Elisabeth Schwarzkopf à Versailles
Notice
À l'occasion de la réouverture de l'Opéra royal de Versailles le 30 juin 1971, la soprano allemande Elisabeth Schwarzkopf donne un récital de Lieder accompagnée par le pianiste Aldo Ciccolini. Un Lied de Hugo Wolf est suivi d'images de tout le cérémonial de préparation qui le précède, de la recherche minutieuse du meilleur emplacement sur la scène, au choix de sa robe, pour lesquels Walter Legge - son mari et mentor - est l'indispensable conseil.
Éclairage
1971 : l'année de ce récital donné à l'Opéra royal de Versailles, Elisabeth Schwarzkopf (1915-2006) abandonne la scène lyrique, où elle a pris le rang de plus célèbre soprano allemand des années cinquante et soixante. Sa carrière commence en 1938, à Berlin, sous la baguette de Karl Böhm, quand elle chante l'une des Filles-fleurs de Parsifal. Tout en se perfectionnant chez Maria Ivogun, elle chante bientôt La Chauve-souris à l'Opéra de Paris occupé en 1941, donne son premier récital de Lieder en 1942, débute à l'Opéra de Vienne en 1944. Après son procès en dénazification, elle est remarquée par le producteur britannique des disques HMV Walter Legge, qui devint son Pygmalion, et l'épouse finalement en 1953. Sa carrière, par l'intermédiaire de ses prestigieux enregistrements HMV / La voix de son maître, devient vite internationale, et la mène du Covent Garden de Londres au Festival de Salzbourg, du Festival de Bayreuth à La Scala, de Milan, de La Fenice de Venise - où elle crée en 1951 The rake's progress d'Igor Stravinski - au Metropolitan de New York. Au début des années cinquante, elle abandonne rapidement son répertoire de soprano colorature (Oscar, Zerbinette, Rosine, Blondchen) pour Mimi, Violetta, Marcelline, Mélisande, Alice Ford, Marguerite, mais aussi Wagner (Eva, Elisabeth, Elsa), et surtout les grands rôles mozartiens qui la rendent célèbre partout dans le monde (Suzanne, puis Fiordiligi, Elvira, Pamina) et en particulier à Salzbourg, dont elle est l'une des stars de 1947 à 1964. Dans les années soixante, elle se consacre uniquement à ces derniers rôles, ainsi qu'à ses deux rôles straussiens fétiches, La Maréchale du Chevalier à la rose - dont un film célèbre avec Herbert von Karajan à Salzbourg rend compte - et la Comtesse de Capriccio, rôle qu'elle interprète aussi à Paris en 1962.

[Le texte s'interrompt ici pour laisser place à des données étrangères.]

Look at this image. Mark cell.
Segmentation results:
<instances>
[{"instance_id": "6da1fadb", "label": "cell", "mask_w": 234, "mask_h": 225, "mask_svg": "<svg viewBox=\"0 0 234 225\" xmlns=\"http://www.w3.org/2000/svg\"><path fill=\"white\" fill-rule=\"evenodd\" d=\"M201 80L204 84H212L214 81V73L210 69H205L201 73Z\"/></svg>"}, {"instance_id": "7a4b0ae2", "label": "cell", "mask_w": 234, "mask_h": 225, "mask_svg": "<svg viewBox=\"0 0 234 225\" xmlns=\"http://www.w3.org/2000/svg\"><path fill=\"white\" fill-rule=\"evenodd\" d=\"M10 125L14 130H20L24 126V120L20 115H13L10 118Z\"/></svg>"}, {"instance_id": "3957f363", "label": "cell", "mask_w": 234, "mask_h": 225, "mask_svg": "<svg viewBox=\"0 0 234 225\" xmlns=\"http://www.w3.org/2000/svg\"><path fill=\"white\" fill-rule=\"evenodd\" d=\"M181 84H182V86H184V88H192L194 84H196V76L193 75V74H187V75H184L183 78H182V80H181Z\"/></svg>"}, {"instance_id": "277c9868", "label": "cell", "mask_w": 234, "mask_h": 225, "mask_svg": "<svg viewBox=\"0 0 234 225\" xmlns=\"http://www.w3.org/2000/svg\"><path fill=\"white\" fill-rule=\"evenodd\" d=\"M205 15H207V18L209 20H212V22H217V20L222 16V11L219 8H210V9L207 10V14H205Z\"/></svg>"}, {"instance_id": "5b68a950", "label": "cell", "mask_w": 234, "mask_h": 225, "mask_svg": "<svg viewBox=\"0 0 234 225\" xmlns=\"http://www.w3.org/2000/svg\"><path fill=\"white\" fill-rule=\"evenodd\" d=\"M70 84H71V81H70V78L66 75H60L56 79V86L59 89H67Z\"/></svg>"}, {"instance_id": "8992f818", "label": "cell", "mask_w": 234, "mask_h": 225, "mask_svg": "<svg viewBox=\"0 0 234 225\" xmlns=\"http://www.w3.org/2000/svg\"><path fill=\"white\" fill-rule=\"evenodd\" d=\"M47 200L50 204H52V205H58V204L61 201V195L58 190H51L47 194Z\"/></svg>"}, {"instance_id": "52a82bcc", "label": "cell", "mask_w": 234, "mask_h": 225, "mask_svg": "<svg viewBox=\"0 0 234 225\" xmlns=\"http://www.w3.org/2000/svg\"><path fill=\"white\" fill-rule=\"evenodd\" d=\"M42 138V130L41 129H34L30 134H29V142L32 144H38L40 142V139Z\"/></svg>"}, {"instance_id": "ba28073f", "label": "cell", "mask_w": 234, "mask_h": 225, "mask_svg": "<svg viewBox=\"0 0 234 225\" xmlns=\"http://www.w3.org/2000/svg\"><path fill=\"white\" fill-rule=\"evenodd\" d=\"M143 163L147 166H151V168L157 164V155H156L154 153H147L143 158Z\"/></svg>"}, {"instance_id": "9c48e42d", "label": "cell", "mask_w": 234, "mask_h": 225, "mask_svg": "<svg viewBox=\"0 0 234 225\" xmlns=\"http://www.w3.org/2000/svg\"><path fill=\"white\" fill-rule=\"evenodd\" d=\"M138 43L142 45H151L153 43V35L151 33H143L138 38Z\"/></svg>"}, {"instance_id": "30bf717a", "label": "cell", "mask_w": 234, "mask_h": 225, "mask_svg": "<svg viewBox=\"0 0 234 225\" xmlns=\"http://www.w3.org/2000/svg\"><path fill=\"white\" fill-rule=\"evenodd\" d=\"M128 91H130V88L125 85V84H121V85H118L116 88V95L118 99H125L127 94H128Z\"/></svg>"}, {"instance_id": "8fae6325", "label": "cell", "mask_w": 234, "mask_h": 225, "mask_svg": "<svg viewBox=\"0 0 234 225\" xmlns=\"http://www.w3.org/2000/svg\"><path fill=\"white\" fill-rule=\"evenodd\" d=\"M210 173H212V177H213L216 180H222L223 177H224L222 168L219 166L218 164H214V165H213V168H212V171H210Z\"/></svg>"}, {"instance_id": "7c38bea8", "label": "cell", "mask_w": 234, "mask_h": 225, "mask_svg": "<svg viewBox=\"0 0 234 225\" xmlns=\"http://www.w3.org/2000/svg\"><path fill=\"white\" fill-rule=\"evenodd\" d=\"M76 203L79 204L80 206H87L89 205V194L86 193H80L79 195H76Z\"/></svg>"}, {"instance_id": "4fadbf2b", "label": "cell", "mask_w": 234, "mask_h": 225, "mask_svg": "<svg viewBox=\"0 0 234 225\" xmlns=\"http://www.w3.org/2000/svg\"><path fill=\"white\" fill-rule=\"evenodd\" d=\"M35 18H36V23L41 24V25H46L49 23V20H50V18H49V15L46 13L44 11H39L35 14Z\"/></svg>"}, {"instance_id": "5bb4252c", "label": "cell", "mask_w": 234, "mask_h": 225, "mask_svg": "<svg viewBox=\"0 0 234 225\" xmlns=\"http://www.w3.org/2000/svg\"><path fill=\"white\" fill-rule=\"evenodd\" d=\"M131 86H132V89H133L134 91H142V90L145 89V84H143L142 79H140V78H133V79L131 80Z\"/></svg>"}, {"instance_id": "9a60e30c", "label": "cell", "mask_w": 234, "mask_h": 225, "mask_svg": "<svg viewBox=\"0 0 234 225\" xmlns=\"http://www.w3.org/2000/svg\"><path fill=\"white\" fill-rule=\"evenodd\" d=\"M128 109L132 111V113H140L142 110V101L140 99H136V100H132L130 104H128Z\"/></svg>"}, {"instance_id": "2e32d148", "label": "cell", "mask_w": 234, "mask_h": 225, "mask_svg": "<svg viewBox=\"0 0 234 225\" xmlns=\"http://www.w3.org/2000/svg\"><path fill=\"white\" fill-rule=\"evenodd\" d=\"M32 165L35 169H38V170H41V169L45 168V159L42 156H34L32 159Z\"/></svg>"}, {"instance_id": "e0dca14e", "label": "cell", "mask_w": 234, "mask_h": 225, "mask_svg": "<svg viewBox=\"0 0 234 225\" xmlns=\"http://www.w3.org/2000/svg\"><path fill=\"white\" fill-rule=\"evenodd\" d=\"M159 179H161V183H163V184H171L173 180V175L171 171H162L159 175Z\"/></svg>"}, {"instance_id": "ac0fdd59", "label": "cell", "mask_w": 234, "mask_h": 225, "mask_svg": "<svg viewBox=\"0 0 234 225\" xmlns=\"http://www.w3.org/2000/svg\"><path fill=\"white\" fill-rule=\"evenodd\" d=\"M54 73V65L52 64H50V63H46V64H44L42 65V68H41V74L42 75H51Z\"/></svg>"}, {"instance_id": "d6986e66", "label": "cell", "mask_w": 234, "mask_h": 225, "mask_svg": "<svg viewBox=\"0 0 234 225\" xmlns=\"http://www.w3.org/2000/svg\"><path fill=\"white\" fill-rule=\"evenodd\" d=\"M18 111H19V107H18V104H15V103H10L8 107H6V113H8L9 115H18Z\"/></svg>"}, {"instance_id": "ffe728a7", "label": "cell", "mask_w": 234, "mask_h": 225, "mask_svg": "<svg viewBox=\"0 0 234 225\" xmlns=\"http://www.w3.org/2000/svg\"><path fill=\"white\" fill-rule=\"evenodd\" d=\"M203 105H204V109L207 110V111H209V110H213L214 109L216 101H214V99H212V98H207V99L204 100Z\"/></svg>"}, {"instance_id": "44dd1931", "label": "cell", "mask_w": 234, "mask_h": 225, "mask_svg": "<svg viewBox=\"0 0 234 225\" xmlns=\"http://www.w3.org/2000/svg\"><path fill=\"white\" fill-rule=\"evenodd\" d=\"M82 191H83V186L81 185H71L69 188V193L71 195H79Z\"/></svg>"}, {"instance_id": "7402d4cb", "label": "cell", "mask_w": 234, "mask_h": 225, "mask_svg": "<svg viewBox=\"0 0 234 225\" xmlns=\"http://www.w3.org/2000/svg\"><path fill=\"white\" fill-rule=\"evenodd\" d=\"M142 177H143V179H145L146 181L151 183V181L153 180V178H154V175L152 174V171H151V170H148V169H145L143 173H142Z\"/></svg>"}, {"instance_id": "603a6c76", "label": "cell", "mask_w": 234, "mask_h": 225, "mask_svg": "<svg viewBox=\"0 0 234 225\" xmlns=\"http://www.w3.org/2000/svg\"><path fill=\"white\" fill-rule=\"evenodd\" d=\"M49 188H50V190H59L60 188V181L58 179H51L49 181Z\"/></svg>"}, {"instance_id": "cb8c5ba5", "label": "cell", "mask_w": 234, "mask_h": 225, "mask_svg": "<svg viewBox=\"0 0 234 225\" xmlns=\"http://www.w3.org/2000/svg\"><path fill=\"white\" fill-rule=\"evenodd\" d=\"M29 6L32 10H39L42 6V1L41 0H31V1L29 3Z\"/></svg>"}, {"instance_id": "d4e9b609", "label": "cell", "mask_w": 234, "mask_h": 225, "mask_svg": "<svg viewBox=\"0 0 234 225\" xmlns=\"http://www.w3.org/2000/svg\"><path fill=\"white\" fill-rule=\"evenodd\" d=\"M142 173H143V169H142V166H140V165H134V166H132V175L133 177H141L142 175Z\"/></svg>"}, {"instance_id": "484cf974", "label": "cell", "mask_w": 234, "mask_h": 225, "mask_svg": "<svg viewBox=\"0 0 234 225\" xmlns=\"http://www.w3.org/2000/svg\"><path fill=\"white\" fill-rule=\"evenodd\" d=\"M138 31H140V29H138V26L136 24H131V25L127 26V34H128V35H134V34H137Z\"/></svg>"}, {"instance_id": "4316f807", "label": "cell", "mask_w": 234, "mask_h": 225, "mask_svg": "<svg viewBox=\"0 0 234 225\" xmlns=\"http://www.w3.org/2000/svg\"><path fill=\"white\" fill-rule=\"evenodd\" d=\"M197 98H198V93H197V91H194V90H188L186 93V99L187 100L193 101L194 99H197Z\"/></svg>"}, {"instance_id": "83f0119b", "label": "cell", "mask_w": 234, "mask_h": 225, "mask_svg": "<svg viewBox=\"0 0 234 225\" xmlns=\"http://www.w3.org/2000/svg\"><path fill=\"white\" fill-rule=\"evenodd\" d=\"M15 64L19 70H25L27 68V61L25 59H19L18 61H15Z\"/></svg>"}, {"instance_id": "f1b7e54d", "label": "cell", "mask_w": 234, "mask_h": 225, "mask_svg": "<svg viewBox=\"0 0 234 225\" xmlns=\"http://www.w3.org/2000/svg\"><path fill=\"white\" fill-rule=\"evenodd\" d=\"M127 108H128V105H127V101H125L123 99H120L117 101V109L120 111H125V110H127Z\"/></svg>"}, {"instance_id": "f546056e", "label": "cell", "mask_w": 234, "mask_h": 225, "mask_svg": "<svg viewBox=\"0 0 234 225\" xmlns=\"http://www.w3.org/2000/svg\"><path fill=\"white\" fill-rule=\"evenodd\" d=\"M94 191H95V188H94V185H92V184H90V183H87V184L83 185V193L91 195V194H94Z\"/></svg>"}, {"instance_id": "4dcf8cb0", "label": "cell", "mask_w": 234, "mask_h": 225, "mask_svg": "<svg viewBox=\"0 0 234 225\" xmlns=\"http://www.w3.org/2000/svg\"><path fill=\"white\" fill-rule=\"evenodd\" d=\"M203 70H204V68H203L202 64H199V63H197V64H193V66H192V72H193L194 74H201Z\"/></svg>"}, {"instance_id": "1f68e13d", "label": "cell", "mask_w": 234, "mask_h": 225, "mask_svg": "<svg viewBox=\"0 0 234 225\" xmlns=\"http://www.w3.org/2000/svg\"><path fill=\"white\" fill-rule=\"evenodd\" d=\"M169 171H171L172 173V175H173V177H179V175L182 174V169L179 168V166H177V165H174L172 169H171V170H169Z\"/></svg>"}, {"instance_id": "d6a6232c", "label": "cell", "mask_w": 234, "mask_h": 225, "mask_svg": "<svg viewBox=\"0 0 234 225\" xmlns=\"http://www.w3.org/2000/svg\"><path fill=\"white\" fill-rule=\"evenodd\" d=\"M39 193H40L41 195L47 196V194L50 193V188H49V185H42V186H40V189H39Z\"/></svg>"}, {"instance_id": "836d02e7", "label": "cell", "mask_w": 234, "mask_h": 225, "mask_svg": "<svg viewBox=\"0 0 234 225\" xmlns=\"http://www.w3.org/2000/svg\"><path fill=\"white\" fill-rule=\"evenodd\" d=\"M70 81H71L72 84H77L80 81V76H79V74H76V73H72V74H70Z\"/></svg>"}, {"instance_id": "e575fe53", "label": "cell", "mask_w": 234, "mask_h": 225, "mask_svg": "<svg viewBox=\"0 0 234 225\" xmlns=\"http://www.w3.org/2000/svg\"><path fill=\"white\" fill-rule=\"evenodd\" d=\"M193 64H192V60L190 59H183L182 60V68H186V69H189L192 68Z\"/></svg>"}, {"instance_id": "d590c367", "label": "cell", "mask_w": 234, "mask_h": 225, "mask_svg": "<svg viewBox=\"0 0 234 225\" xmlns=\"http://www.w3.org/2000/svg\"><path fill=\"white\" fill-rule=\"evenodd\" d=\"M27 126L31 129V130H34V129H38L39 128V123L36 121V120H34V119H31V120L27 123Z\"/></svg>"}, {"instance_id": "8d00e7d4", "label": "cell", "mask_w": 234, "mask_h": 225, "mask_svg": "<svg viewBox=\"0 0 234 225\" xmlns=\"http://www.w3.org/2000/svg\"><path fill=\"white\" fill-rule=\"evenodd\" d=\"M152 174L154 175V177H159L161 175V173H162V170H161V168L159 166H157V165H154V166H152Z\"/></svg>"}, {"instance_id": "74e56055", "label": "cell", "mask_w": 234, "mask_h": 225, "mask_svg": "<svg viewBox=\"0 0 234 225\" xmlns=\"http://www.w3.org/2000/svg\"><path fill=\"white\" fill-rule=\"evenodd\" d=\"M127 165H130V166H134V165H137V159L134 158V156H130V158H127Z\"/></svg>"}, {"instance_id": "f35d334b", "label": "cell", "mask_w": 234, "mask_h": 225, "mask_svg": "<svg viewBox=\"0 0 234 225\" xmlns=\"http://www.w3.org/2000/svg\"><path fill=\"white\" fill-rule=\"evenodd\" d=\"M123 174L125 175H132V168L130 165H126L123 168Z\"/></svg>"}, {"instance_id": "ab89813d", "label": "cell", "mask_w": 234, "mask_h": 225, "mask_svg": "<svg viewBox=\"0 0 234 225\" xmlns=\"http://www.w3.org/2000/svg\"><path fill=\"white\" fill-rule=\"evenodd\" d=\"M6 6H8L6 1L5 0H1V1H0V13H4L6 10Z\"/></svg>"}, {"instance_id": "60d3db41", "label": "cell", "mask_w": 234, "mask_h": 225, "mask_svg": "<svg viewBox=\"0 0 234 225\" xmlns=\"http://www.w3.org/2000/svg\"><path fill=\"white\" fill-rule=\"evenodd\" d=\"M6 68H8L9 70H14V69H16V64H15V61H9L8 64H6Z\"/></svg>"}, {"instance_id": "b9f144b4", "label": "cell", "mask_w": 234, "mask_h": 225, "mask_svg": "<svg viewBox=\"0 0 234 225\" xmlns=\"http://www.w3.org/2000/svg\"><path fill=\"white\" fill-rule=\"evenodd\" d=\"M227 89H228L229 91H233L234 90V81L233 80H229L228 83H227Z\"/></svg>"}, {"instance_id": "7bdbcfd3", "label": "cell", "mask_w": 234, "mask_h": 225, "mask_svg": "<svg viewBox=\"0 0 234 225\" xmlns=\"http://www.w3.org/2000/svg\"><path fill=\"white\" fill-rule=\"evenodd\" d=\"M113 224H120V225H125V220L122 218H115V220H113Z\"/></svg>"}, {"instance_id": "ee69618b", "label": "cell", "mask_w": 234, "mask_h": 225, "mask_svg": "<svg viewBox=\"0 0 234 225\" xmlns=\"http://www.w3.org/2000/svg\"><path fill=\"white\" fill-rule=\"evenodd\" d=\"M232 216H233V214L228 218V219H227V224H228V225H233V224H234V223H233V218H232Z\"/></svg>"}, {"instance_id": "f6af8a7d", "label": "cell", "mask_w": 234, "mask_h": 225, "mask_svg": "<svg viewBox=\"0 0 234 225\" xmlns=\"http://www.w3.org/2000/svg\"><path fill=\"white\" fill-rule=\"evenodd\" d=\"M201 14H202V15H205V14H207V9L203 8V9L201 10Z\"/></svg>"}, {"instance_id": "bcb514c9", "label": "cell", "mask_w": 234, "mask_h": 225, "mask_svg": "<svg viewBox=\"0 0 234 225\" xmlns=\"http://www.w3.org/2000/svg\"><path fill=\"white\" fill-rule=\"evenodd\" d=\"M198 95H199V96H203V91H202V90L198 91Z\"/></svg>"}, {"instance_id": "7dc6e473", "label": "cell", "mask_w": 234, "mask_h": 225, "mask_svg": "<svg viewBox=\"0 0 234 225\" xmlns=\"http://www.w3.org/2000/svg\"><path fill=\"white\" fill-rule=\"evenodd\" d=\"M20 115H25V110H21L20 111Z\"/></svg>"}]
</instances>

Perfectionniste absolue, elle doit, comme Dietrich Fischer-Dieskau, remettre la culture du Lied allemand au rang des nécessités du goût musical contemporain : chacun de ses récital annuels, à Salzbourg, à Londres, à Paris est un événement, qui ne fait pas peu pour la reconnaissance de l'univers romantique fort séduisant de Schubert ou Schumann, mais aussi de ceux plus difficiles d'abord de Richard Strauss et surtout de Hugo Wolf.
Après 1971, elle se consacre exclusivement au Lied, où ses accompagnateurs sont soit Gerald Moore, baptisé « le prince des accompagnateurs », soit de grands solistes comme Aldo Ciccolini qui l'accompagne ici à Versailles. Elle quitte définitivement l'estrade du récital en 1979 à la mort de son époux - à qui elle consacre un livre sous le titre clin d'œil La voix de mon maître - pour se consacrer à l'enseignement. Le document filmé à Versailles montre très exactement le rôle de Walter Legge, toujours à l'écoute de la moindre imperfection, et attentif aux petits détails d'un art tout de composition maîtrisée, qui n'empêche pas de trouver un naturel exquis à la moindre de ses interprétations, comme en témoigne le Lied Wenn du zu den Blumen gehst de Hugo Wolf qu'on entend ici.